• _WHAT TO DO_
Copy whichever lines of the data hold the word "recaptcha".

• _Dataset entries_
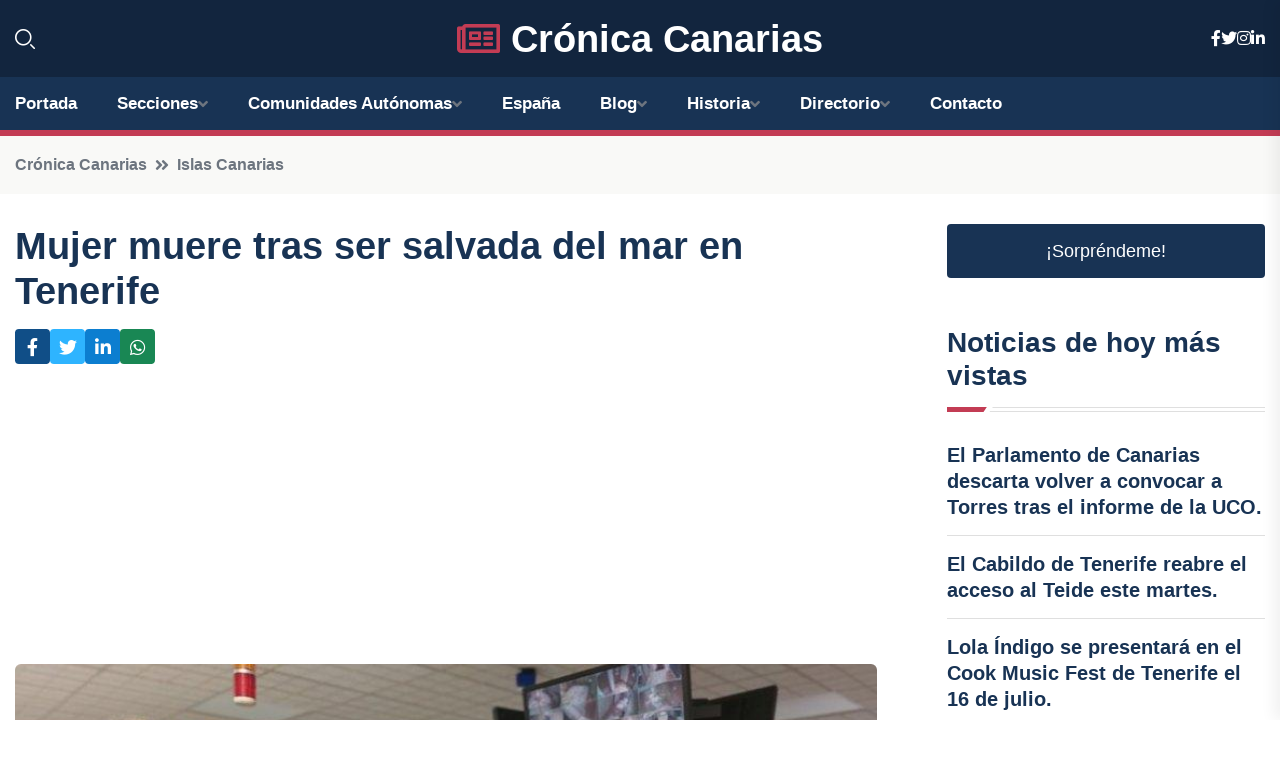

--- FILE ---
content_type: text/html; charset=utf-8
request_url: https://www.google.com/recaptcha/api2/aframe
body_size: 267
content:
<!DOCTYPE HTML><html><head><meta http-equiv="content-type" content="text/html; charset=UTF-8"></head><body><script nonce="k1SsdUnlwHxWTBslKkDOKw">/** Anti-fraud and anti-abuse applications only. See google.com/recaptcha */ try{var clients={'sodar':'https://pagead2.googlesyndication.com/pagead/sodar?'};window.addEventListener("message",function(a){try{if(a.source===window.parent){var b=JSON.parse(a.data);var c=clients[b['id']];if(c){var d=document.createElement('img');d.src=c+b['params']+'&rc='+(localStorage.getItem("rc::a")?sessionStorage.getItem("rc::b"):"");window.document.body.appendChild(d);sessionStorage.setItem("rc::e",parseInt(sessionStorage.getItem("rc::e")||0)+1);localStorage.setItem("rc::h",'1769377201579');}}}catch(b){}});window.parent.postMessage("_grecaptcha_ready", "*");}catch(b){}</script></body></html>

• _TASK RESULT_
request_url: https://www.google.com/recaptcha/api2/aframe
<!DOCTYPE HTML><html><head><meta http-equiv="content-type" content="text/html; charset=UTF-8"></head><body><script nonce="k1SsdUnlwHxWTBslKkDOKw">/** Anti-fraud and anti-abuse applications only. See google.com/recaptcha */ try{var clients={'sodar':'https://pagead2.googlesyndication.com/pagead/sodar?'};window.addEventListener("message",function(a){try{if(a.source===window.parent){var b=JSON.parse(a.data);var c=clients[b['id']];if(c){var d=document.createElement('img');d.src=c+b['params']+'&rc='+(localStorage.getItem("rc::a")?sessionStorage.getItem("rc::b"):"");window.document.body.appendChild(d);sessionStorage.setItem("rc::e",parseInt(sessionStorage.getItem("rc::e")||0)+1);localStorage.setItem("rc::h",'1769377201579');}}}catch(b){}});window.parent.postMessage("_grecaptcha_ready", "*");}catch(b){}</script></body></html>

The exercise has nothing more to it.